US government forces Anthropic to disable Claude Fable 5 and Mythos 5 for all customers worldwide
Summary
On June 13, 2026, the U.S. government ordered Anthropic to immediately disable global access to its AI models Fable 5 and Mythos 5, citing national security concerns over a suspected jailbreak. This directive bans all foreign nationals, including Anthropic's international employees, from accessing the models, forcing the company to cut off all customers worldwide. Anthropic is complying but publicly disputes the government's claim that a method bypasses Fable 5's safety measures. The company states the demonstrated technique identifies only "a small number of previously known, minor vulnerabilities" also present in models like OpenAI's GPT-5.5. Anthropic warns this action sets a dangerous precedent, potentially halting new model deployments across the AI industry, and calls for a transparent, fair, and technically grounded legal process for such interventions.
Key takeaway
For Directors of AI/ML deploying frontier models, this incident signals a heightened regulatory risk. Your global deployment plans could be abruptly halted by government orders, even over minor, non-universal vulnerabilities.
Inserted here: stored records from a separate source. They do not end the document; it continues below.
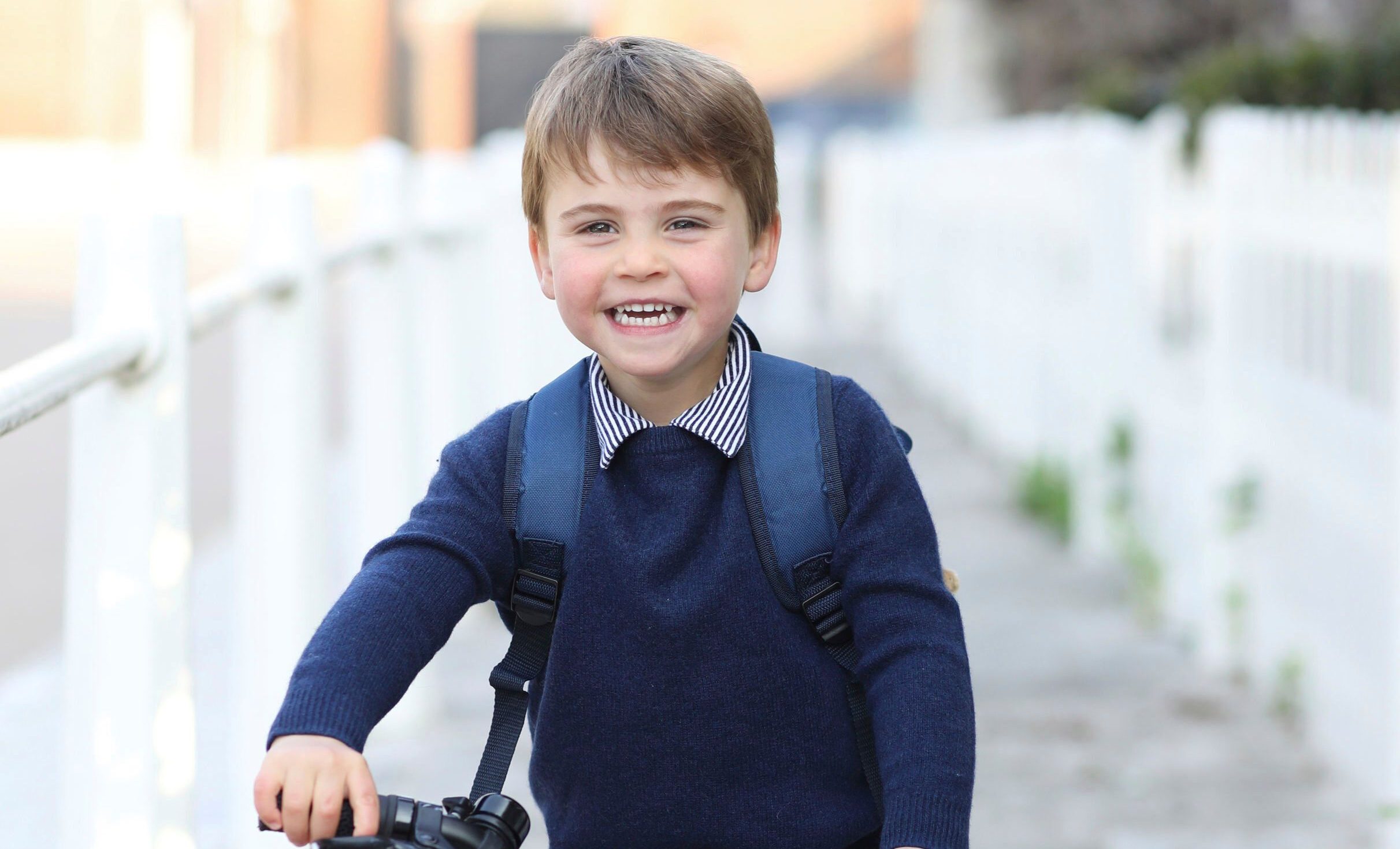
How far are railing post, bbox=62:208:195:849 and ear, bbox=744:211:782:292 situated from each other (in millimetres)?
778

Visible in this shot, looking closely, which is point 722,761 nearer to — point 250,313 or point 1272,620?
point 250,313

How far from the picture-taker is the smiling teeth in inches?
74.8

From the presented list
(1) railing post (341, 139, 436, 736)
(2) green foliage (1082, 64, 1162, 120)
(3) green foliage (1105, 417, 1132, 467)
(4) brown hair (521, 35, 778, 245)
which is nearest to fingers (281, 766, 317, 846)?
(4) brown hair (521, 35, 778, 245)

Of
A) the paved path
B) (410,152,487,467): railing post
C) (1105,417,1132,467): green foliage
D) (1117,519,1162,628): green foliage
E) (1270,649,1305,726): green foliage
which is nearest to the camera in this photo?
the paved path

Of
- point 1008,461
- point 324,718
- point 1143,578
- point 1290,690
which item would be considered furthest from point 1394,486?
point 1008,461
You should re-evaluate your risk assessments, engage proactively with regulatory bodies, and strengthen internal security protocols to mitigate perceived "universal" threats, ensuring your models meet evolving national security standards beyond current industry best practices.
Key insights
Government-mandated global disabling of Anthropic's Fable 5 and Mythos 5 due to a suspected jailbreak sets a contentious industry precedent.
Principles
- Universal jailbreak resistance is currently unattainable for LLMs.
- A "defense in depth" strategy combines narrow jailbreak scope, cost, and monitoring.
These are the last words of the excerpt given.